======== Text provided ========
EUV lithography was recently commercialized in 2019, but it took decades of research to get there, much of which was made possible by the unique capabilities of the CXRO. For the past 25 years, CXRO scientists and engineers have worked side by side with microelectronics industry leaders to tackle the significant technological advances required to develop EUVL.
According to Naulleau, the tiny wavelength in EUVL is very close to X-ray light and therefore requires new instruments that far exceed the capabilities of early lithography, which employed longer and less energetic wavelengths of visible and ultraviolet light. (On the electromagnetic spectrum, a system scientists use to classify all ranges of light according to their corresponding wavelength, X-ray light ranges from 0.01 to 10 nanometers; extreme ultraviolet or EUV light ranges from 10 to 124 nanometers; and UV light from 124 to 400 nanometers, Naulleau explains.)
======== Information supplied ========
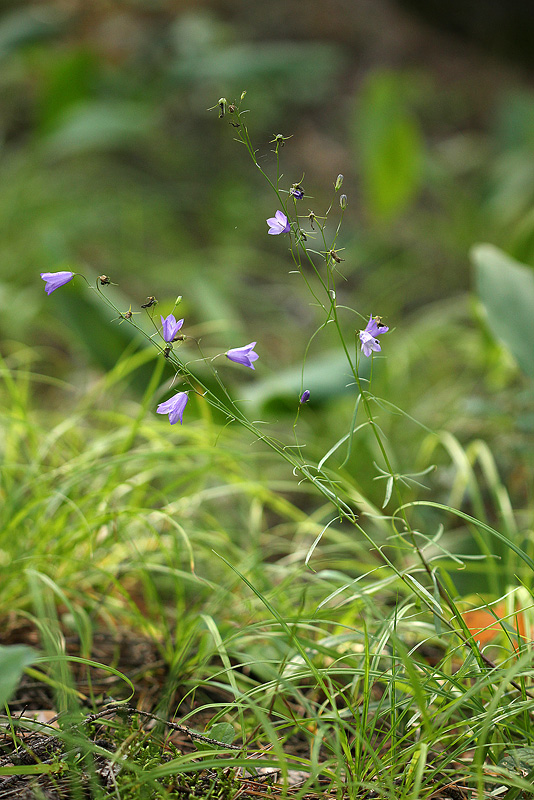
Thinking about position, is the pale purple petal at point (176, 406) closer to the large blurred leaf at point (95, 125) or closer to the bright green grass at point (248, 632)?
the bright green grass at point (248, 632)

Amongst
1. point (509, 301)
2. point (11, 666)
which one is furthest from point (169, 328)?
point (509, 301)

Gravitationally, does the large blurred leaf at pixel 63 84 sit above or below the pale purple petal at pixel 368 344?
below

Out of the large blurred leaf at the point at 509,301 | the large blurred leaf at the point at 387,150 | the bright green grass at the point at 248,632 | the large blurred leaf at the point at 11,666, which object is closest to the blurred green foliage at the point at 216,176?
the large blurred leaf at the point at 387,150

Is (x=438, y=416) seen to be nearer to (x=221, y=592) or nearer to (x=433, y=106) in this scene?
(x=221, y=592)

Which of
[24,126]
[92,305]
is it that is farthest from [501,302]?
[24,126]

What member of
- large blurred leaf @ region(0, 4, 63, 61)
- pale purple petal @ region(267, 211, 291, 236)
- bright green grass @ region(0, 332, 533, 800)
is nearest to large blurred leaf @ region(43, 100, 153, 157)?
large blurred leaf @ region(0, 4, 63, 61)

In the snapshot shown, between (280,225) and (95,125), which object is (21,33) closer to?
(95,125)
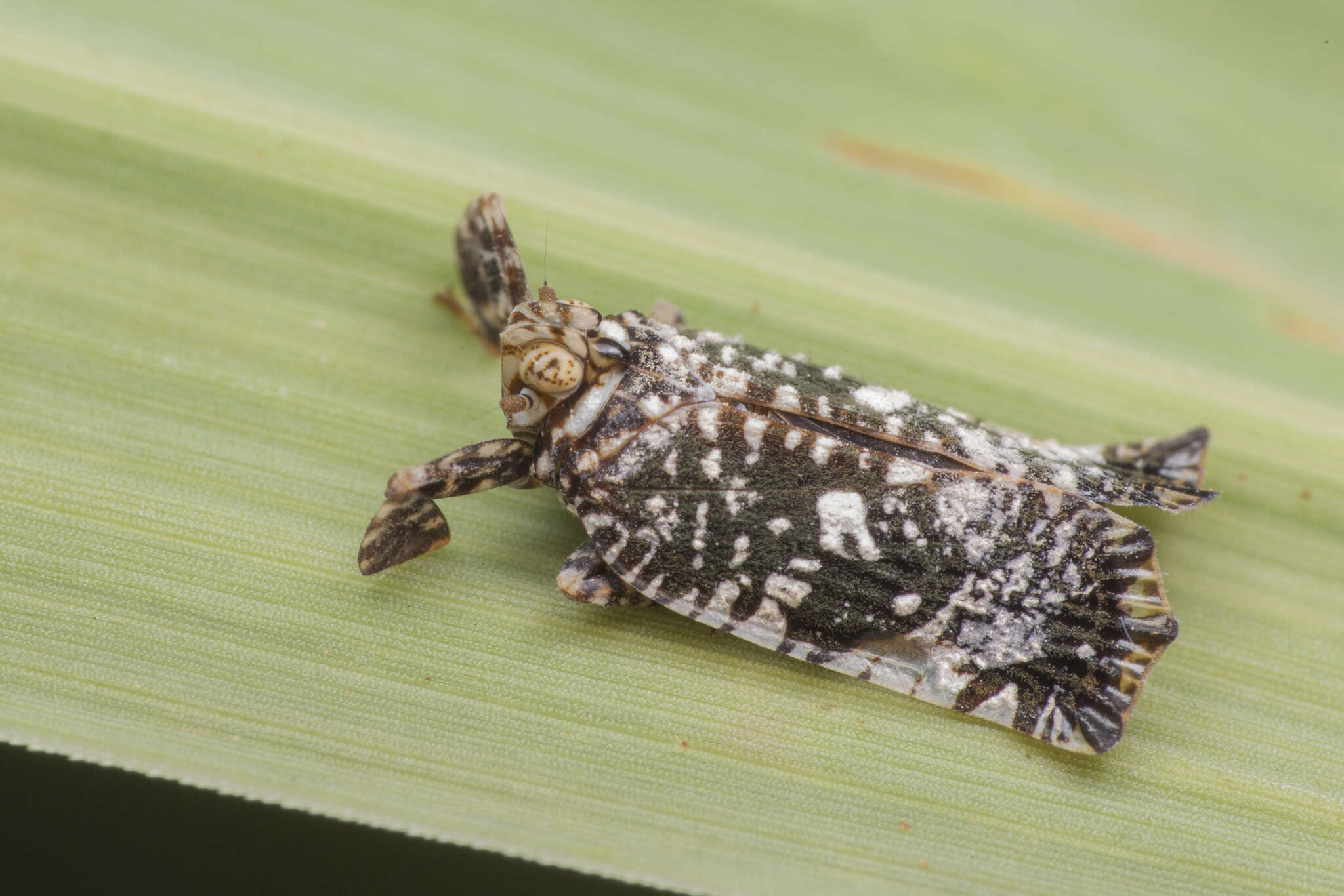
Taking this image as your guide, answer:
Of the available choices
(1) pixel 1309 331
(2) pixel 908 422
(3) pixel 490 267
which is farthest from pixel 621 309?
(1) pixel 1309 331

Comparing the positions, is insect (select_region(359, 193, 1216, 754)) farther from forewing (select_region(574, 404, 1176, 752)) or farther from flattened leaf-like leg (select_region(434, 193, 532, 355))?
flattened leaf-like leg (select_region(434, 193, 532, 355))

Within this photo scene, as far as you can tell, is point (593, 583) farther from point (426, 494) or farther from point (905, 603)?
point (905, 603)

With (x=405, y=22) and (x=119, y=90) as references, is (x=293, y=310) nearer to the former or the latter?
(x=119, y=90)

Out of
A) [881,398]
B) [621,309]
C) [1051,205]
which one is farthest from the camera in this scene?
[1051,205]

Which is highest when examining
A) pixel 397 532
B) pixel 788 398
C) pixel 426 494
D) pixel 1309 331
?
pixel 1309 331

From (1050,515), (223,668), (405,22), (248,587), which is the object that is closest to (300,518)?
(248,587)

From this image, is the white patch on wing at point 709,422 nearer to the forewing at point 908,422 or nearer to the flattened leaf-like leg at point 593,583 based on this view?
the forewing at point 908,422
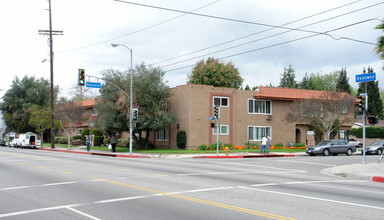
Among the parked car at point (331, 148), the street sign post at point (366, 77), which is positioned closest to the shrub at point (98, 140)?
the parked car at point (331, 148)

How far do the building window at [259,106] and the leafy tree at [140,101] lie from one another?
9251 mm

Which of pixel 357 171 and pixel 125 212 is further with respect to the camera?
pixel 357 171

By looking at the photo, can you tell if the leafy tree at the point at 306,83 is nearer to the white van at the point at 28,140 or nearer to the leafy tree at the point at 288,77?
the leafy tree at the point at 288,77

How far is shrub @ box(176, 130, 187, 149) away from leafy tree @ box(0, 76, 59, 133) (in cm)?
3659

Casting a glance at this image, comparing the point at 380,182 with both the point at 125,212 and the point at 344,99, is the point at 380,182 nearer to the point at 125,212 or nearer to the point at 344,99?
the point at 125,212

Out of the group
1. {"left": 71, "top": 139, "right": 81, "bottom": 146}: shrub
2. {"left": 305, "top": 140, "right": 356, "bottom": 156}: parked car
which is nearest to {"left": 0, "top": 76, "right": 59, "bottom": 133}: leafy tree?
{"left": 71, "top": 139, "right": 81, "bottom": 146}: shrub

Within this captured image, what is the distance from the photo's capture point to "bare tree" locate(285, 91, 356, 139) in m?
38.1

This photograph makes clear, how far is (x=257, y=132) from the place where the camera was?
143 ft

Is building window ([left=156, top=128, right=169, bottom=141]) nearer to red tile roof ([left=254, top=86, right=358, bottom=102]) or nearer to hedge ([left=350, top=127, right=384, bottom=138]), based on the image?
red tile roof ([left=254, top=86, right=358, bottom=102])

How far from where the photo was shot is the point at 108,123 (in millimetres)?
38531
========
**What is required**: Please state the wavelength range of extreme ultraviolet light given in the EUV lithography text. The listing has no connection to the EUV lithography text.

**Worked answer**: 10 to 124 nanometers.